From Stuart Crawford at VIP Mortgage Inc.:

Last Wednesday's Fed meeting contained no major surprises and the reaction was positive for mortgage rates.  Weaker than expected economic growth data was also favorable for rates.  As a result, mortgage rates ended the week lower.

As expected, the Fed meeting concluded with no change in the federal funds rate and they modestly upgraded their assessment of the U.S. economy.  In particular, the labor market has "strengthened" and consumer spending has been "growing strongly."  However, the overall tone of the statement was less hawkish than investors had expected, and mortgage rates improved a little after its release. 

Mortgage rates also improved following the release of Friday's disappointing GDP data.  Second quarter gross domestic product (GDP), the broadest measure of economic growth, grew at a rate of just 1.2% in the second quarter, far below the consensus of 2.6% (the third straight quarter of growth below 2.0%).  Consumer spending was strong during the second quarter, but business investment was weak.

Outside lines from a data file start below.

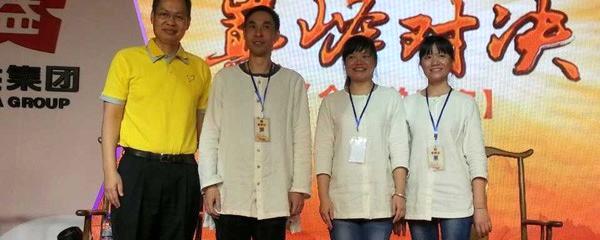 有关于2013年大益论茶“我为茶狂”全国总冠军产生的信息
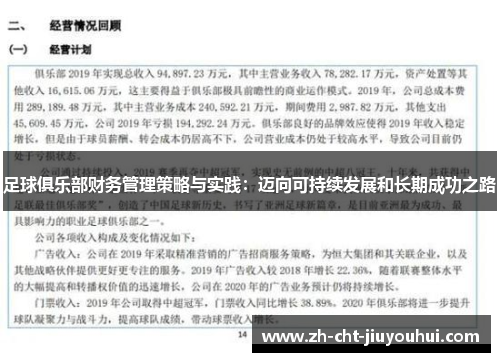 足球俱乐部财务管理策略与实践：迈向可持续发展和长期成功之路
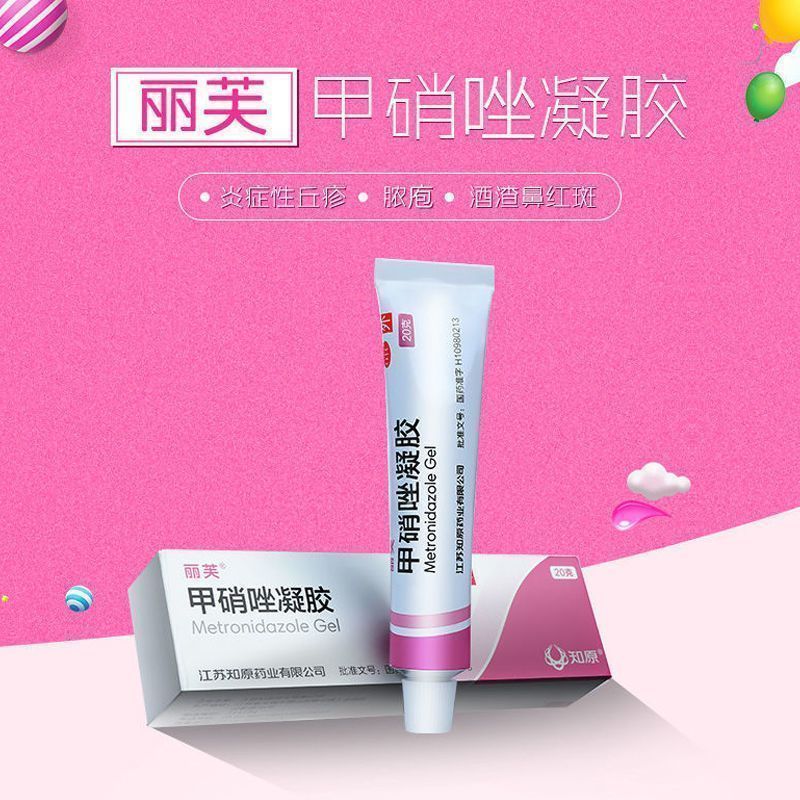 [5盒]丽芙 甲硝唑凝胶(丽芙) 20g/盒*5盒用于炎症性丘疹脓疱疮酒渣鼻红斑
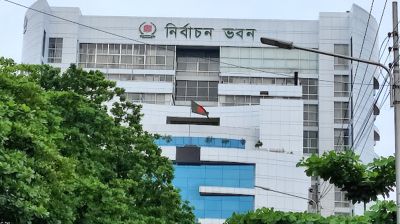 ২০২৬ সালের ভোটার তালিকা প্রকাশ করল ইসি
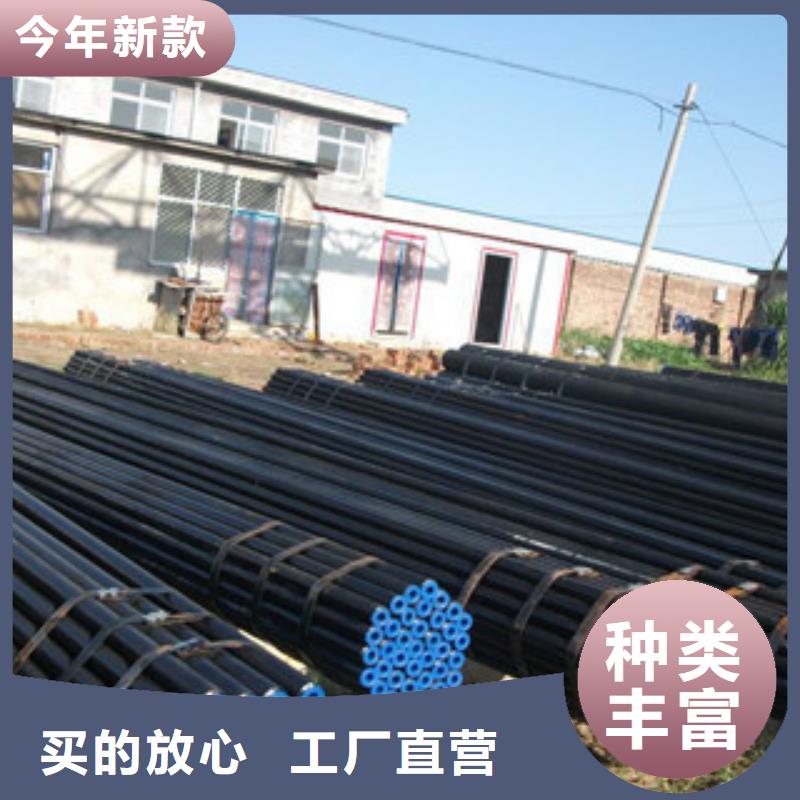 無縫鋼管_不銹鋼管好產(chǎn)品有口碑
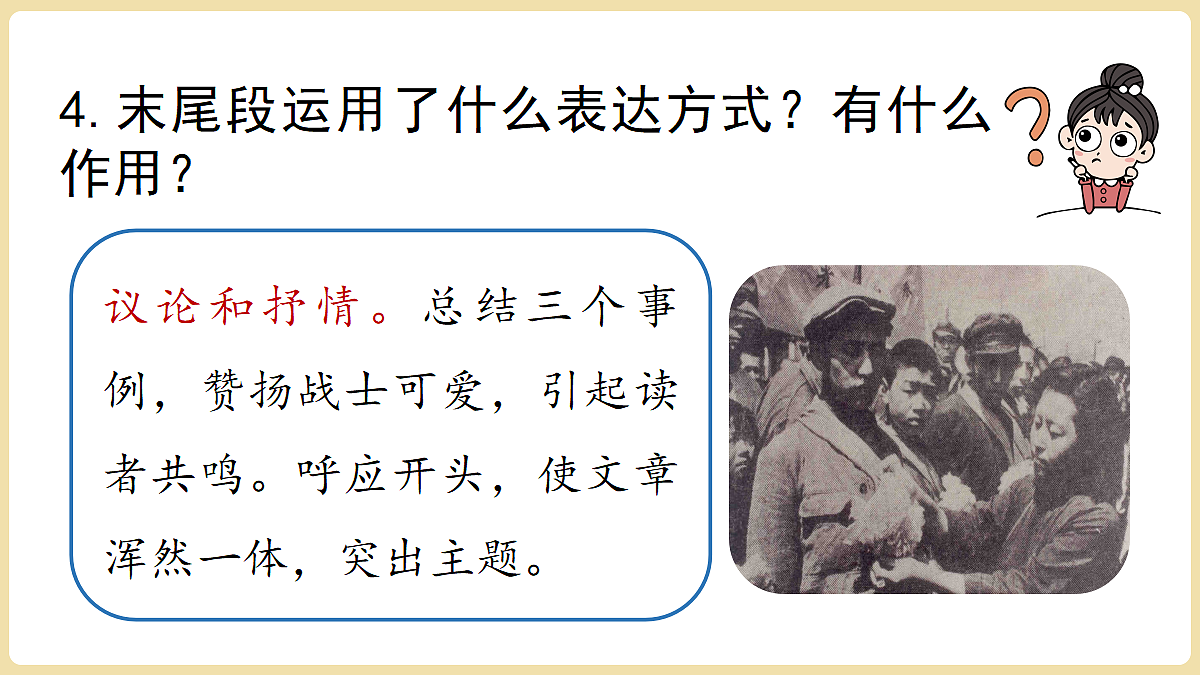 18374067第8页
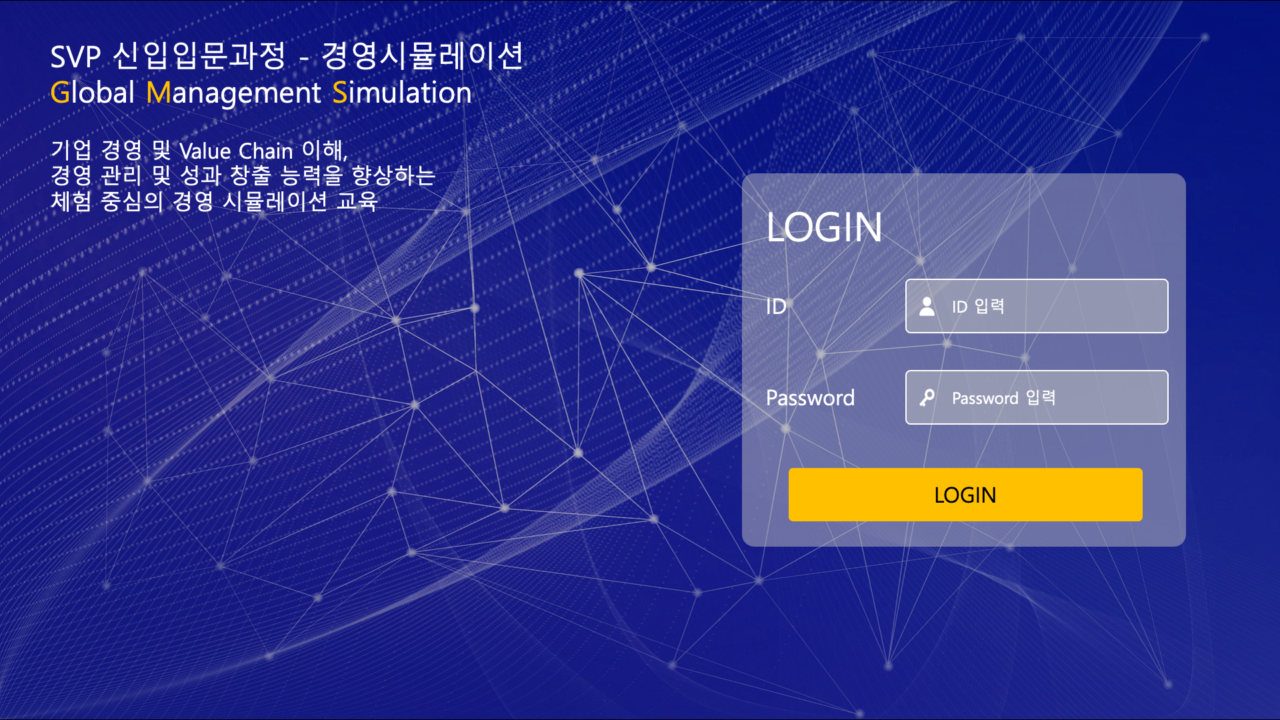 삼성_브랜드_도메인_랜딩페이지_240508_1-e1715228725535.png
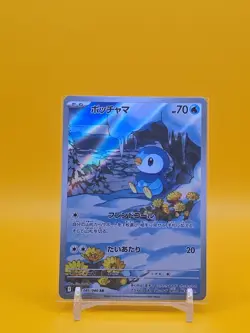 Piplup AR 085/080 M2 Inferno X Japanese Edition Pokemon Card - Image 1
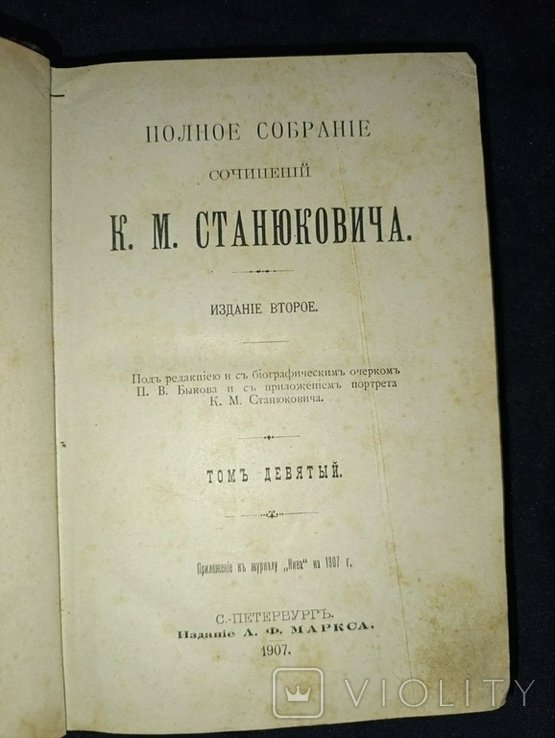 К.М. Станюкович. Полное собрание сочинений. Том №9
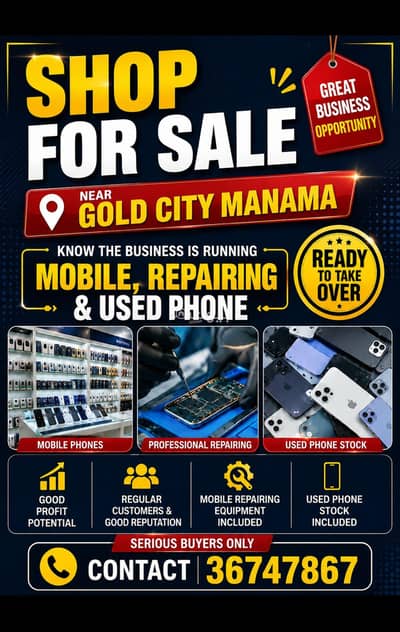 Other Commercial for Sale in Manama, Capital Governorate - 1 Studio For Sale in Manama, Capital Governorate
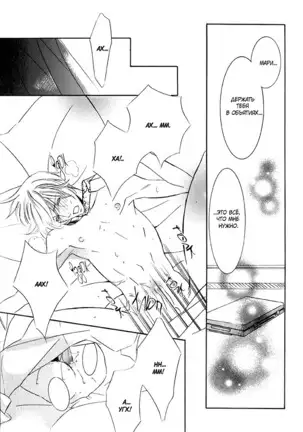 The Chains of the Hot Sand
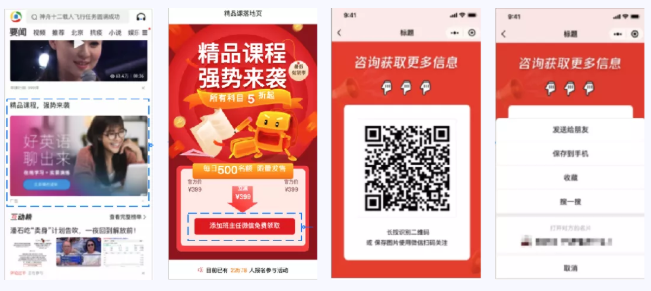 微信小程序怎樣實現推廣加粉？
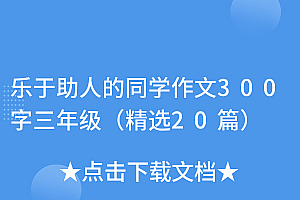 深度揭秘(乐于助人的同学作文300字三年级(精选20篇))乐于助人的同学作文300字三年级(精选20篇),乐于助人的同学三百字作文三年级,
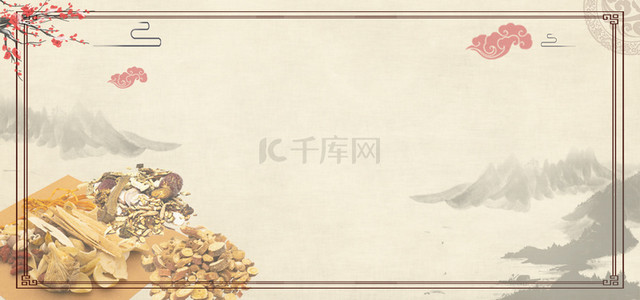 中医背景图片_中医背景素材图片_千库网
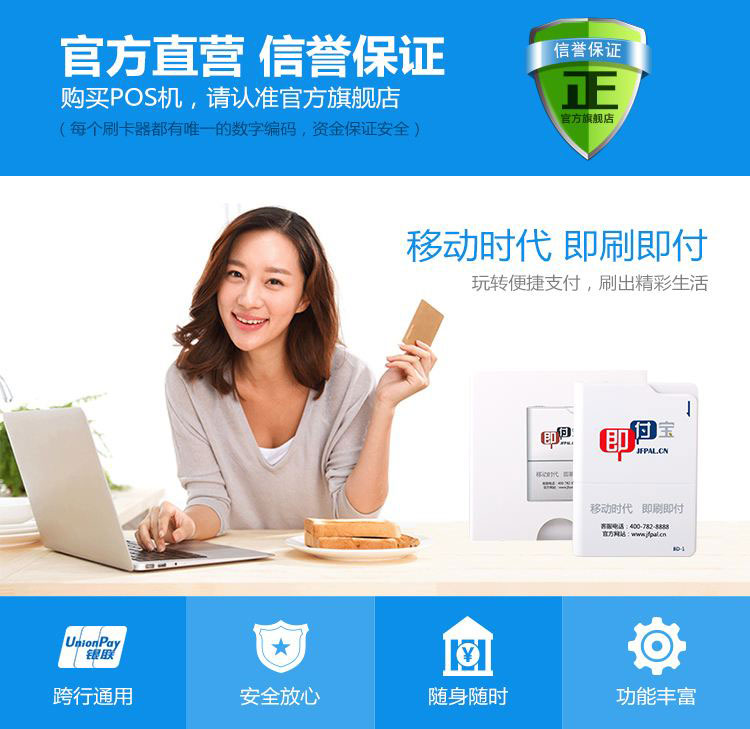 個人POS機怎么辦理？銀行可以辦理個人POS機嗎？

Recent reports showed that the housing sector remained a bright spot for the U.S. economy.  Similar to the results for previously owned homes, sales of new homes rose in June to the best levels in about eight years.  The pending home sales report showed a small increase in June.  Once again, these two reports likely would have been even better except for a low supply of homes available for sale. 

Looking ahead, the important monthly Employment report will be released on Friday.  As usual, this data on the number of jobs, the unemployment rate, and wage inflation will be the most highly anticipated economic data of the month.  In addition, the Bank of England meeting announcement could influence U.S. mortgage rates on Thursday.